The lady watched me read all the rules. She tapped number ten significantly.

I said, “You spelled ‘dyeing’ wrong. On number nine. Unless you mean actually die in your washing machine.”

She said, “What the hell are you talking about?”

“Dead people in your washing machines.”

“Get the hell out of here.”

I held up the Salvo. “I wanted a Sir Goober.”

She said, “Cram it up your ass.”

I figured out where the cool smell was coming from. It was coming from a thing called The Sound. The Dentsville Sound.
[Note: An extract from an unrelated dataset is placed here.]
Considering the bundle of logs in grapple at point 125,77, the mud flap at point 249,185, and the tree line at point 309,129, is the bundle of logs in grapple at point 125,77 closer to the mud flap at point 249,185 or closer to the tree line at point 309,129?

Along one side of Dentsville was a body of water, an inlet of salt water coming in from the ocean. There was land on both sides, so it wasn’t the ocean, but I was thinking that must be what the ocean would smell like. It had a tide like the ocean and the tide was low and I saw exposed barnacles and clusters of pinched-looking shells, deep blue-black in color. And varieties of seaweed hanging off of things and floating in the water with cigarette butts and pieces of Styrofoam and striped drinking straws. There were dark shapes moving especially deep, I couldn’t tell what they were. Possibly fish. But I was thinking of the movie
The Creature,
and I was thinking how now that I saw the kind of water he hung around in, I understood him better. And then I saw a jellyfish. Whitish, nearly transparent, the first one of my life. I marked it in my brain.
Today I saw a jellyfish. Today I saw a jellyfish.

I stood near a ferry dock and kept breathing the air in, I could not get enough of that kind of air. The smell of french fries made me look up. There was an outdoor stand where people were buying paper baskets of fish and chips and cups of clam chowder. I had heard of clam chowder. Sometimes people ate it in books. But I didn’t know what it was and it did not sound good to me. I got in line and watched the two worker guys, teenagers. The one who waited on me had brown skin and full lips and tilted-up black eyes. He wore his paper hat pushed so far forward the point came down to between his eyebrows.